Quiz Entry - updated: 2026.07.14
What are the downsides of CBC mode compared to ECB or modern modes?
Encryption is inherently serial (no parallelism), partial encryption isn't possible, and a single-block bit error propagates into the next block on decryption.
| Downside | Why |
|---|---|
| No parallel encryption | Block N+1 needs ciphertext N first → sequential pipeline |
| No partial encryption | Can't encrypt or decrypt block 1000 without processing blocks 1–999 → bad for disk encryption (whole disk re-encrypts on change) |
| Error propagation | Flip one bit in c_i → block m_i becomes garbage AND one bit in m_{i+1} flips at the same position. Two-block corruption from a single error. |
| Padding oracle vulnerability | CBC needs padding; a server that reveals "padding invalid" leaks 1 byte per ~256 requests (POODLE, Lucky 13) |
| No built-in integrity | Attacker can flip ciphertext bits and the change reaches the plaintext — needs separate MAC |
Why modern systems prefer CTR/GCM:
- CTR (Counter) — uses the block cipher as a keystream generator; parallel both ways, partial-encryption friendly.
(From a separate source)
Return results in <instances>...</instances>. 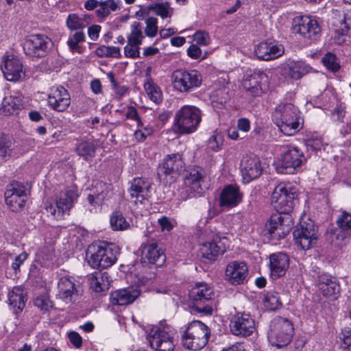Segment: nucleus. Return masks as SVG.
Returning <instances> with one entry per match:
<instances>
[{"label":"nucleus","mask_w":351,"mask_h":351,"mask_svg":"<svg viewBox=\"0 0 351 351\" xmlns=\"http://www.w3.org/2000/svg\"><path fill=\"white\" fill-rule=\"evenodd\" d=\"M272 120L285 135L291 136L302 128L298 108L292 104L278 105L272 114Z\"/></svg>","instance_id":"obj_1"},{"label":"nucleus","mask_w":351,"mask_h":351,"mask_svg":"<svg viewBox=\"0 0 351 351\" xmlns=\"http://www.w3.org/2000/svg\"><path fill=\"white\" fill-rule=\"evenodd\" d=\"M190 307L204 315H210L213 311V300L215 297L213 289L204 282L197 283L189 293Z\"/></svg>","instance_id":"obj_2"},{"label":"nucleus","mask_w":351,"mask_h":351,"mask_svg":"<svg viewBox=\"0 0 351 351\" xmlns=\"http://www.w3.org/2000/svg\"><path fill=\"white\" fill-rule=\"evenodd\" d=\"M210 335L208 327L200 321L189 324L182 336L183 346L189 350H198L208 343Z\"/></svg>","instance_id":"obj_3"},{"label":"nucleus","mask_w":351,"mask_h":351,"mask_svg":"<svg viewBox=\"0 0 351 351\" xmlns=\"http://www.w3.org/2000/svg\"><path fill=\"white\" fill-rule=\"evenodd\" d=\"M202 121L201 110L194 106H184L174 117L175 126L180 134H191L196 131Z\"/></svg>","instance_id":"obj_4"},{"label":"nucleus","mask_w":351,"mask_h":351,"mask_svg":"<svg viewBox=\"0 0 351 351\" xmlns=\"http://www.w3.org/2000/svg\"><path fill=\"white\" fill-rule=\"evenodd\" d=\"M293 332L292 324L287 319L278 317L271 322L268 339L273 346L283 347L291 342Z\"/></svg>","instance_id":"obj_5"},{"label":"nucleus","mask_w":351,"mask_h":351,"mask_svg":"<svg viewBox=\"0 0 351 351\" xmlns=\"http://www.w3.org/2000/svg\"><path fill=\"white\" fill-rule=\"evenodd\" d=\"M296 197L297 193L293 187L280 184L272 193L271 203L279 213H289L293 208Z\"/></svg>","instance_id":"obj_6"},{"label":"nucleus","mask_w":351,"mask_h":351,"mask_svg":"<svg viewBox=\"0 0 351 351\" xmlns=\"http://www.w3.org/2000/svg\"><path fill=\"white\" fill-rule=\"evenodd\" d=\"M171 80L173 87L180 93H189L202 82L201 74L196 70L177 69L172 73Z\"/></svg>","instance_id":"obj_7"},{"label":"nucleus","mask_w":351,"mask_h":351,"mask_svg":"<svg viewBox=\"0 0 351 351\" xmlns=\"http://www.w3.org/2000/svg\"><path fill=\"white\" fill-rule=\"evenodd\" d=\"M303 152L295 146H288L281 155L280 163L277 166L280 173L293 174L306 161Z\"/></svg>","instance_id":"obj_8"},{"label":"nucleus","mask_w":351,"mask_h":351,"mask_svg":"<svg viewBox=\"0 0 351 351\" xmlns=\"http://www.w3.org/2000/svg\"><path fill=\"white\" fill-rule=\"evenodd\" d=\"M88 264L93 268L104 269L112 265L117 261V254L110 246H89L87 254Z\"/></svg>","instance_id":"obj_9"},{"label":"nucleus","mask_w":351,"mask_h":351,"mask_svg":"<svg viewBox=\"0 0 351 351\" xmlns=\"http://www.w3.org/2000/svg\"><path fill=\"white\" fill-rule=\"evenodd\" d=\"M292 31L302 37L317 41L321 36V28L315 19L309 16H297L292 21Z\"/></svg>","instance_id":"obj_10"},{"label":"nucleus","mask_w":351,"mask_h":351,"mask_svg":"<svg viewBox=\"0 0 351 351\" xmlns=\"http://www.w3.org/2000/svg\"><path fill=\"white\" fill-rule=\"evenodd\" d=\"M293 235L295 244L303 250H307L313 247L317 239V231L314 222L311 219L300 221V228L293 231Z\"/></svg>","instance_id":"obj_11"},{"label":"nucleus","mask_w":351,"mask_h":351,"mask_svg":"<svg viewBox=\"0 0 351 351\" xmlns=\"http://www.w3.org/2000/svg\"><path fill=\"white\" fill-rule=\"evenodd\" d=\"M77 197V194L75 190L66 189L62 191L57 196L56 207L49 204L45 206V210L55 219H60L63 217L64 213L69 211L73 207Z\"/></svg>","instance_id":"obj_12"},{"label":"nucleus","mask_w":351,"mask_h":351,"mask_svg":"<svg viewBox=\"0 0 351 351\" xmlns=\"http://www.w3.org/2000/svg\"><path fill=\"white\" fill-rule=\"evenodd\" d=\"M205 176V171L199 167L189 168L186 171L184 184L186 193L188 194L184 197V199L190 198L203 193L202 184Z\"/></svg>","instance_id":"obj_13"},{"label":"nucleus","mask_w":351,"mask_h":351,"mask_svg":"<svg viewBox=\"0 0 351 351\" xmlns=\"http://www.w3.org/2000/svg\"><path fill=\"white\" fill-rule=\"evenodd\" d=\"M27 199L25 186L18 182L10 184L5 191V200L7 205L14 212L22 209Z\"/></svg>","instance_id":"obj_14"},{"label":"nucleus","mask_w":351,"mask_h":351,"mask_svg":"<svg viewBox=\"0 0 351 351\" xmlns=\"http://www.w3.org/2000/svg\"><path fill=\"white\" fill-rule=\"evenodd\" d=\"M147 339L150 346L158 351H173L175 347L171 335L165 328L153 327Z\"/></svg>","instance_id":"obj_15"},{"label":"nucleus","mask_w":351,"mask_h":351,"mask_svg":"<svg viewBox=\"0 0 351 351\" xmlns=\"http://www.w3.org/2000/svg\"><path fill=\"white\" fill-rule=\"evenodd\" d=\"M228 243V240L226 237L216 234L211 241L201 245L199 251L203 258L209 261H214L219 255L225 252Z\"/></svg>","instance_id":"obj_16"},{"label":"nucleus","mask_w":351,"mask_h":351,"mask_svg":"<svg viewBox=\"0 0 351 351\" xmlns=\"http://www.w3.org/2000/svg\"><path fill=\"white\" fill-rule=\"evenodd\" d=\"M151 186L150 182L147 179L143 178H134L131 182L128 191L131 202L136 206L137 208L143 205L148 200Z\"/></svg>","instance_id":"obj_17"},{"label":"nucleus","mask_w":351,"mask_h":351,"mask_svg":"<svg viewBox=\"0 0 351 351\" xmlns=\"http://www.w3.org/2000/svg\"><path fill=\"white\" fill-rule=\"evenodd\" d=\"M289 217H283L282 214L272 215L265 224V230L275 239L284 238L291 230Z\"/></svg>","instance_id":"obj_18"},{"label":"nucleus","mask_w":351,"mask_h":351,"mask_svg":"<svg viewBox=\"0 0 351 351\" xmlns=\"http://www.w3.org/2000/svg\"><path fill=\"white\" fill-rule=\"evenodd\" d=\"M267 82V75L261 70H254L245 75L243 86L247 92L256 97L263 93Z\"/></svg>","instance_id":"obj_19"},{"label":"nucleus","mask_w":351,"mask_h":351,"mask_svg":"<svg viewBox=\"0 0 351 351\" xmlns=\"http://www.w3.org/2000/svg\"><path fill=\"white\" fill-rule=\"evenodd\" d=\"M230 328L233 335L247 337L255 329L254 321L249 314L238 313L231 318Z\"/></svg>","instance_id":"obj_20"},{"label":"nucleus","mask_w":351,"mask_h":351,"mask_svg":"<svg viewBox=\"0 0 351 351\" xmlns=\"http://www.w3.org/2000/svg\"><path fill=\"white\" fill-rule=\"evenodd\" d=\"M184 163L180 153L167 155L158 167V176L173 178L184 167Z\"/></svg>","instance_id":"obj_21"},{"label":"nucleus","mask_w":351,"mask_h":351,"mask_svg":"<svg viewBox=\"0 0 351 351\" xmlns=\"http://www.w3.org/2000/svg\"><path fill=\"white\" fill-rule=\"evenodd\" d=\"M1 68L8 81H18L25 75L21 61L14 55L5 56L3 58Z\"/></svg>","instance_id":"obj_22"},{"label":"nucleus","mask_w":351,"mask_h":351,"mask_svg":"<svg viewBox=\"0 0 351 351\" xmlns=\"http://www.w3.org/2000/svg\"><path fill=\"white\" fill-rule=\"evenodd\" d=\"M165 260V254L157 243L152 242L141 246V262L143 264L159 267L164 264Z\"/></svg>","instance_id":"obj_23"},{"label":"nucleus","mask_w":351,"mask_h":351,"mask_svg":"<svg viewBox=\"0 0 351 351\" xmlns=\"http://www.w3.org/2000/svg\"><path fill=\"white\" fill-rule=\"evenodd\" d=\"M57 298L66 303L75 301L79 295L78 286L75 283V279L70 276H64L58 282Z\"/></svg>","instance_id":"obj_24"},{"label":"nucleus","mask_w":351,"mask_h":351,"mask_svg":"<svg viewBox=\"0 0 351 351\" xmlns=\"http://www.w3.org/2000/svg\"><path fill=\"white\" fill-rule=\"evenodd\" d=\"M241 171L245 182L259 177L262 173L261 161L255 156L246 155L243 157L241 164Z\"/></svg>","instance_id":"obj_25"},{"label":"nucleus","mask_w":351,"mask_h":351,"mask_svg":"<svg viewBox=\"0 0 351 351\" xmlns=\"http://www.w3.org/2000/svg\"><path fill=\"white\" fill-rule=\"evenodd\" d=\"M337 16L338 18H334L332 21L333 26L332 44L340 45L346 42L350 43V36L348 34L350 28L346 23L345 14L343 12H339Z\"/></svg>","instance_id":"obj_26"},{"label":"nucleus","mask_w":351,"mask_h":351,"mask_svg":"<svg viewBox=\"0 0 351 351\" xmlns=\"http://www.w3.org/2000/svg\"><path fill=\"white\" fill-rule=\"evenodd\" d=\"M248 273V268L243 261H232L226 267L225 276L232 285H240L244 282Z\"/></svg>","instance_id":"obj_27"},{"label":"nucleus","mask_w":351,"mask_h":351,"mask_svg":"<svg viewBox=\"0 0 351 351\" xmlns=\"http://www.w3.org/2000/svg\"><path fill=\"white\" fill-rule=\"evenodd\" d=\"M48 103L54 110L63 112L70 105V95L63 86H58L51 90L48 97Z\"/></svg>","instance_id":"obj_28"},{"label":"nucleus","mask_w":351,"mask_h":351,"mask_svg":"<svg viewBox=\"0 0 351 351\" xmlns=\"http://www.w3.org/2000/svg\"><path fill=\"white\" fill-rule=\"evenodd\" d=\"M243 193L237 185L229 184L225 186L219 196V206L233 208L241 202Z\"/></svg>","instance_id":"obj_29"},{"label":"nucleus","mask_w":351,"mask_h":351,"mask_svg":"<svg viewBox=\"0 0 351 351\" xmlns=\"http://www.w3.org/2000/svg\"><path fill=\"white\" fill-rule=\"evenodd\" d=\"M289 258L287 254L278 252L269 256L271 276L273 278L283 276L289 268Z\"/></svg>","instance_id":"obj_30"},{"label":"nucleus","mask_w":351,"mask_h":351,"mask_svg":"<svg viewBox=\"0 0 351 351\" xmlns=\"http://www.w3.org/2000/svg\"><path fill=\"white\" fill-rule=\"evenodd\" d=\"M318 288L326 298L332 300L337 299L339 293V286L336 278L327 274H323L319 277Z\"/></svg>","instance_id":"obj_31"},{"label":"nucleus","mask_w":351,"mask_h":351,"mask_svg":"<svg viewBox=\"0 0 351 351\" xmlns=\"http://www.w3.org/2000/svg\"><path fill=\"white\" fill-rule=\"evenodd\" d=\"M139 295L140 291L133 287L119 289L111 293L110 302L112 305H128L132 303Z\"/></svg>","instance_id":"obj_32"},{"label":"nucleus","mask_w":351,"mask_h":351,"mask_svg":"<svg viewBox=\"0 0 351 351\" xmlns=\"http://www.w3.org/2000/svg\"><path fill=\"white\" fill-rule=\"evenodd\" d=\"M306 72V66L301 62H291L279 67V73L286 79L299 80Z\"/></svg>","instance_id":"obj_33"},{"label":"nucleus","mask_w":351,"mask_h":351,"mask_svg":"<svg viewBox=\"0 0 351 351\" xmlns=\"http://www.w3.org/2000/svg\"><path fill=\"white\" fill-rule=\"evenodd\" d=\"M285 52L283 45H254V53L260 60H270L281 56Z\"/></svg>","instance_id":"obj_34"},{"label":"nucleus","mask_w":351,"mask_h":351,"mask_svg":"<svg viewBox=\"0 0 351 351\" xmlns=\"http://www.w3.org/2000/svg\"><path fill=\"white\" fill-rule=\"evenodd\" d=\"M27 301L26 293L19 287H15L8 294V303L15 313L21 311Z\"/></svg>","instance_id":"obj_35"},{"label":"nucleus","mask_w":351,"mask_h":351,"mask_svg":"<svg viewBox=\"0 0 351 351\" xmlns=\"http://www.w3.org/2000/svg\"><path fill=\"white\" fill-rule=\"evenodd\" d=\"M22 106V96L5 97L0 106V114L10 116L14 114Z\"/></svg>","instance_id":"obj_36"},{"label":"nucleus","mask_w":351,"mask_h":351,"mask_svg":"<svg viewBox=\"0 0 351 351\" xmlns=\"http://www.w3.org/2000/svg\"><path fill=\"white\" fill-rule=\"evenodd\" d=\"M75 152L79 156L88 161L95 156L96 145L90 141H82L76 145Z\"/></svg>","instance_id":"obj_37"},{"label":"nucleus","mask_w":351,"mask_h":351,"mask_svg":"<svg viewBox=\"0 0 351 351\" xmlns=\"http://www.w3.org/2000/svg\"><path fill=\"white\" fill-rule=\"evenodd\" d=\"M91 289L97 293L104 291L108 287V279L106 273L95 272L89 278Z\"/></svg>","instance_id":"obj_38"},{"label":"nucleus","mask_w":351,"mask_h":351,"mask_svg":"<svg viewBox=\"0 0 351 351\" xmlns=\"http://www.w3.org/2000/svg\"><path fill=\"white\" fill-rule=\"evenodd\" d=\"M230 99L229 88L227 86H222L214 90L210 93V99L213 105L215 107L219 105V108H221Z\"/></svg>","instance_id":"obj_39"},{"label":"nucleus","mask_w":351,"mask_h":351,"mask_svg":"<svg viewBox=\"0 0 351 351\" xmlns=\"http://www.w3.org/2000/svg\"><path fill=\"white\" fill-rule=\"evenodd\" d=\"M110 223L112 229L115 231L125 230L130 226L129 223L126 221L123 213L119 210L112 213Z\"/></svg>","instance_id":"obj_40"},{"label":"nucleus","mask_w":351,"mask_h":351,"mask_svg":"<svg viewBox=\"0 0 351 351\" xmlns=\"http://www.w3.org/2000/svg\"><path fill=\"white\" fill-rule=\"evenodd\" d=\"M128 44H141L144 38L142 26L138 22H134L130 26V32L128 35Z\"/></svg>","instance_id":"obj_41"},{"label":"nucleus","mask_w":351,"mask_h":351,"mask_svg":"<svg viewBox=\"0 0 351 351\" xmlns=\"http://www.w3.org/2000/svg\"><path fill=\"white\" fill-rule=\"evenodd\" d=\"M106 185L103 182L97 184V190L93 194L88 196V201L90 205H99L101 204L106 196Z\"/></svg>","instance_id":"obj_42"},{"label":"nucleus","mask_w":351,"mask_h":351,"mask_svg":"<svg viewBox=\"0 0 351 351\" xmlns=\"http://www.w3.org/2000/svg\"><path fill=\"white\" fill-rule=\"evenodd\" d=\"M264 306L268 311H275L282 306L279 295L277 292L271 291L265 295L263 298Z\"/></svg>","instance_id":"obj_43"},{"label":"nucleus","mask_w":351,"mask_h":351,"mask_svg":"<svg viewBox=\"0 0 351 351\" xmlns=\"http://www.w3.org/2000/svg\"><path fill=\"white\" fill-rule=\"evenodd\" d=\"M148 10H153L162 19L170 17L173 13V9L170 8L168 2L156 3L147 6Z\"/></svg>","instance_id":"obj_44"},{"label":"nucleus","mask_w":351,"mask_h":351,"mask_svg":"<svg viewBox=\"0 0 351 351\" xmlns=\"http://www.w3.org/2000/svg\"><path fill=\"white\" fill-rule=\"evenodd\" d=\"M88 18L90 19L88 16L80 18L75 14H71L66 19V25L71 30L83 29L88 23L86 22V19Z\"/></svg>","instance_id":"obj_45"},{"label":"nucleus","mask_w":351,"mask_h":351,"mask_svg":"<svg viewBox=\"0 0 351 351\" xmlns=\"http://www.w3.org/2000/svg\"><path fill=\"white\" fill-rule=\"evenodd\" d=\"M144 88L149 98L154 103L159 104L162 101V93L157 85L149 81L144 84Z\"/></svg>","instance_id":"obj_46"},{"label":"nucleus","mask_w":351,"mask_h":351,"mask_svg":"<svg viewBox=\"0 0 351 351\" xmlns=\"http://www.w3.org/2000/svg\"><path fill=\"white\" fill-rule=\"evenodd\" d=\"M21 47L27 56L43 57L47 53V45H21Z\"/></svg>","instance_id":"obj_47"},{"label":"nucleus","mask_w":351,"mask_h":351,"mask_svg":"<svg viewBox=\"0 0 351 351\" xmlns=\"http://www.w3.org/2000/svg\"><path fill=\"white\" fill-rule=\"evenodd\" d=\"M95 53L100 57L118 58L120 56V49L117 47L110 45H99L95 50Z\"/></svg>","instance_id":"obj_48"},{"label":"nucleus","mask_w":351,"mask_h":351,"mask_svg":"<svg viewBox=\"0 0 351 351\" xmlns=\"http://www.w3.org/2000/svg\"><path fill=\"white\" fill-rule=\"evenodd\" d=\"M11 145V141L5 135L0 134V159L5 160L10 156Z\"/></svg>","instance_id":"obj_49"},{"label":"nucleus","mask_w":351,"mask_h":351,"mask_svg":"<svg viewBox=\"0 0 351 351\" xmlns=\"http://www.w3.org/2000/svg\"><path fill=\"white\" fill-rule=\"evenodd\" d=\"M336 223L341 230H350L351 229V213L343 210L338 216Z\"/></svg>","instance_id":"obj_50"},{"label":"nucleus","mask_w":351,"mask_h":351,"mask_svg":"<svg viewBox=\"0 0 351 351\" xmlns=\"http://www.w3.org/2000/svg\"><path fill=\"white\" fill-rule=\"evenodd\" d=\"M223 136L221 134L215 132L208 140L207 147L213 152H218L223 145Z\"/></svg>","instance_id":"obj_51"},{"label":"nucleus","mask_w":351,"mask_h":351,"mask_svg":"<svg viewBox=\"0 0 351 351\" xmlns=\"http://www.w3.org/2000/svg\"><path fill=\"white\" fill-rule=\"evenodd\" d=\"M322 62L328 69L332 71H337L340 68L336 56L332 53H327L323 58Z\"/></svg>","instance_id":"obj_52"},{"label":"nucleus","mask_w":351,"mask_h":351,"mask_svg":"<svg viewBox=\"0 0 351 351\" xmlns=\"http://www.w3.org/2000/svg\"><path fill=\"white\" fill-rule=\"evenodd\" d=\"M146 27L145 33L149 37H154L158 32V20L155 17H149L145 21Z\"/></svg>","instance_id":"obj_53"},{"label":"nucleus","mask_w":351,"mask_h":351,"mask_svg":"<svg viewBox=\"0 0 351 351\" xmlns=\"http://www.w3.org/2000/svg\"><path fill=\"white\" fill-rule=\"evenodd\" d=\"M195 42V44H208L210 42V38L208 34L204 31L196 32L191 40H189L188 43Z\"/></svg>","instance_id":"obj_54"},{"label":"nucleus","mask_w":351,"mask_h":351,"mask_svg":"<svg viewBox=\"0 0 351 351\" xmlns=\"http://www.w3.org/2000/svg\"><path fill=\"white\" fill-rule=\"evenodd\" d=\"M34 305L44 311H48L52 306L50 300L45 295L36 298L34 300Z\"/></svg>","instance_id":"obj_55"},{"label":"nucleus","mask_w":351,"mask_h":351,"mask_svg":"<svg viewBox=\"0 0 351 351\" xmlns=\"http://www.w3.org/2000/svg\"><path fill=\"white\" fill-rule=\"evenodd\" d=\"M125 117L128 119L136 122L137 126H143V121L138 116L137 110L134 106H128Z\"/></svg>","instance_id":"obj_56"},{"label":"nucleus","mask_w":351,"mask_h":351,"mask_svg":"<svg viewBox=\"0 0 351 351\" xmlns=\"http://www.w3.org/2000/svg\"><path fill=\"white\" fill-rule=\"evenodd\" d=\"M188 55L192 58H201L204 59L206 57V52L202 55V50L199 45H190L187 50Z\"/></svg>","instance_id":"obj_57"},{"label":"nucleus","mask_w":351,"mask_h":351,"mask_svg":"<svg viewBox=\"0 0 351 351\" xmlns=\"http://www.w3.org/2000/svg\"><path fill=\"white\" fill-rule=\"evenodd\" d=\"M70 342L76 348H79L82 345L81 336L75 331L70 332L68 335Z\"/></svg>","instance_id":"obj_58"},{"label":"nucleus","mask_w":351,"mask_h":351,"mask_svg":"<svg viewBox=\"0 0 351 351\" xmlns=\"http://www.w3.org/2000/svg\"><path fill=\"white\" fill-rule=\"evenodd\" d=\"M339 338L342 340L345 348L351 347V331L350 330H343L339 335Z\"/></svg>","instance_id":"obj_59"},{"label":"nucleus","mask_w":351,"mask_h":351,"mask_svg":"<svg viewBox=\"0 0 351 351\" xmlns=\"http://www.w3.org/2000/svg\"><path fill=\"white\" fill-rule=\"evenodd\" d=\"M158 223L162 231L169 232L173 228L169 218L166 216H162L161 218L158 219Z\"/></svg>","instance_id":"obj_60"},{"label":"nucleus","mask_w":351,"mask_h":351,"mask_svg":"<svg viewBox=\"0 0 351 351\" xmlns=\"http://www.w3.org/2000/svg\"><path fill=\"white\" fill-rule=\"evenodd\" d=\"M124 51L128 57L135 58L139 56L138 45H125Z\"/></svg>","instance_id":"obj_61"},{"label":"nucleus","mask_w":351,"mask_h":351,"mask_svg":"<svg viewBox=\"0 0 351 351\" xmlns=\"http://www.w3.org/2000/svg\"><path fill=\"white\" fill-rule=\"evenodd\" d=\"M101 31V27L98 25H93L88 27V35L92 40H96L98 38L99 34Z\"/></svg>","instance_id":"obj_62"},{"label":"nucleus","mask_w":351,"mask_h":351,"mask_svg":"<svg viewBox=\"0 0 351 351\" xmlns=\"http://www.w3.org/2000/svg\"><path fill=\"white\" fill-rule=\"evenodd\" d=\"M85 40V34L80 31V32H76L73 35V39H69L68 41H67V44H78L79 43H82V42H84Z\"/></svg>","instance_id":"obj_63"},{"label":"nucleus","mask_w":351,"mask_h":351,"mask_svg":"<svg viewBox=\"0 0 351 351\" xmlns=\"http://www.w3.org/2000/svg\"><path fill=\"white\" fill-rule=\"evenodd\" d=\"M27 254L26 253H21V254L16 256L14 261L12 264V267L15 271L17 270L21 265L26 260Z\"/></svg>","instance_id":"obj_64"}]
</instances>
The basis for AES-GCM.
- AES-GCM — CTR + a Galois MAC for built-in integrity (AEAD).
- XTS — the standard for disk encryption (BitLocker, FileVault, LUKS).
Tip: Hardware-accelerated AES-CTR/GCM on modern CPUs runs at multiple GB/s per core. CBC is left in the dust by an order of magnitude purely because of the serial dependency.